Objective: To evaluate the effect of premature ovarian failure on bone mineral density. Materials and methods: Forty-five women with karyotypically normal spontaneous premature ovarian failure underwent hip and spinal bone density measurements by dual energy X-ray absorptiometry. Findings were compared with a control group of 61 women of similar age. Results: The median (range) age of the women with premature ovarian failure was 33 (18–39) years. The median (range) time since diagnosis of premature ovarian failure was 2 years (0.5–7). Forty-one of the women (91%) had sought medical advice previously and had taken a variety of estrogen and progestin replacement regimens at least intermittently. Both the femoral neck bone mineral density measurements and the spinal bone mineral density measurements were significantly lower than measurements of the control group (P<0.05). Conclusion: Our study shows that premature ovarian failure has significantly lower levels of bone mineral density than the control group of normal women. We suggest that hormone replacement therapy should be substituted early and consistently in affected patients. Our data also raise questions about whether preservation of bone mass in these patients will require replacement of additional gonadal steroids.     

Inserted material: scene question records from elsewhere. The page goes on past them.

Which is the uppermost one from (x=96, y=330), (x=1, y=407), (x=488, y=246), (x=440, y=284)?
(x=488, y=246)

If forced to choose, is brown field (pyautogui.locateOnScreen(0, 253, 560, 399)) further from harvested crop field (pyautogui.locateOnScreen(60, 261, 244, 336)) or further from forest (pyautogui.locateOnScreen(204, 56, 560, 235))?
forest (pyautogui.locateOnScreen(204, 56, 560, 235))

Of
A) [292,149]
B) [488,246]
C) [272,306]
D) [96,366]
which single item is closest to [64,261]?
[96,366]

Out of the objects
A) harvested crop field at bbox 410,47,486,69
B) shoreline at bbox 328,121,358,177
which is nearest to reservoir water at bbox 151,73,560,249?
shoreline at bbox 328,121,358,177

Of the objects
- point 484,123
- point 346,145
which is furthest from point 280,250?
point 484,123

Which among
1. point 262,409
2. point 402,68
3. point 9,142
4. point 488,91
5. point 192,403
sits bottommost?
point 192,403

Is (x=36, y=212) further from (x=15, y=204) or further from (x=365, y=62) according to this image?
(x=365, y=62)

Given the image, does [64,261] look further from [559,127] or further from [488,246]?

Acute oocyte loss in experimental autoimmune oophoritis as a possible model of premature ovarian failure

A high incidence of autoimmune oophoritis can be induced in (C57BL/6Cr x A/J)F1 mice that were thymectomized at 3 days of age. The vaginal opening day was significantly delayed (thymectomized mice [n = 35], 38.1 +/- 5.8 days [mean +/- SD] versus sham thymectomized mice [n = 26], 34.0 +/- 5.2 days; p less than 0.02). Most of the thymectomized mice showed irregular estrous cycles during the first several weeks and then fell into continuous diestrus. Local infiltration of mononuclear and plasma cells inside and around growing follicles was a prominent feature in the early stage of oophoritis. This abnormal feature was first noticed at 24 days of age and progressed in the follicular units. Acute loss of oocytes, especially of growing follicles, with massive mononuclear cell infiltration rapidly progressed after puberty, and atrophic ovaries with complete destruction of both primordial and growing follicles were then seen for 1 to 2 months after puberty. In mice with oophoritis, circulating autoantibodies against, ooplasm, zona pellucida, or steroid-producing cells were constantly detected by immunohistochemical assay. Autoimmune thyroiditis and gastritis accompanied by specific circulating antibodies were also detected in mice thymectomized at 3 days of age. This experimental model may serve as a tool for studying premature ovarian failure in humans.